モダンを極める:IBM i アプリケーションの管理を簡略化し、価値のある知見を抽出する
アプリケーションについてのドキュメンテーションというのは、存在しているにしても、たいていは古過ぎて使い物にならないということを、IBM i の開発者や管理者は嫌というほど分かっています。 シンガポール マネジメント大学のある調査 によると、開発者が新たなコードを書く作業に費やす時間は、作業時間全体のうちの5%に過ぎないそうです。レガシー コードの修正に費やされる時間が20%、そして 修正に先立ってコードについて理解しようとするための作業に費やされる時間は全体の60%を占めているそうです。
業界内での競争に企業が適応するにつれて、IT部門には、既存システムの保守と並行して、システムの刷新やアジリティの向上を求める圧が強まってきます。また、意思決定を支援するために、関係者がアプリケーションから素早くデータにアクセスできるということも極めて重要です。

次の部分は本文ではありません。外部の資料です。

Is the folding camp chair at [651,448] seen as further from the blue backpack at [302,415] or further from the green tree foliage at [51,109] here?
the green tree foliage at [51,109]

こうしたことは平均的な開発者には無理な注文であり、リソースが第一線を退き、一緒にアプリケーション ナレッジも連れて行かれたら、なおさら困難になります。こうした状況は、アプリケーションを管理するために熟練した開発者を確保する上でも、適切な影響分析なしでアプリケーション変更を導入する際のリスクを軽減する上でも、企業に対する大きな負担となります。
それでは、効率的かつ効果的なやり方で、アプリケーションを理解するにはどのようにしたらよいのでしょうか。
先日のウェビナーでは、参加者の約50%が、彼らのアプリケーションで作業してきた年数は10年未満と回答しています。アプリケーションにはドキュメンテーションがないものの、手作業で作成するのは現実的でないという話は、多くのクライアントから耳にしています。
組織に加わったばかりでも、幸運にもアプリケーションをよく知る同僚に恵まれた場合は、現状の把握を手伝ってもらえるかもしれません。しかし、アプリケーションのスコープによっては、そうしたプロセスは、数か月または数年を要することもあります。
また、そうしたプロセスは、ビジネス要件やコンポーネントについて分かっていても、変更の影響を効率的に分析できないという意味では、ヒューマン エラーのリスクをもたらします。大事なことが見落とされるに至った経緯や、ギリギリになっても変更の影響を理解していなかったということにまつわる悲惨な話を私たちは皆聞いたことがあります。これらは、IT管理者が夜、眠れなくなる原因になります。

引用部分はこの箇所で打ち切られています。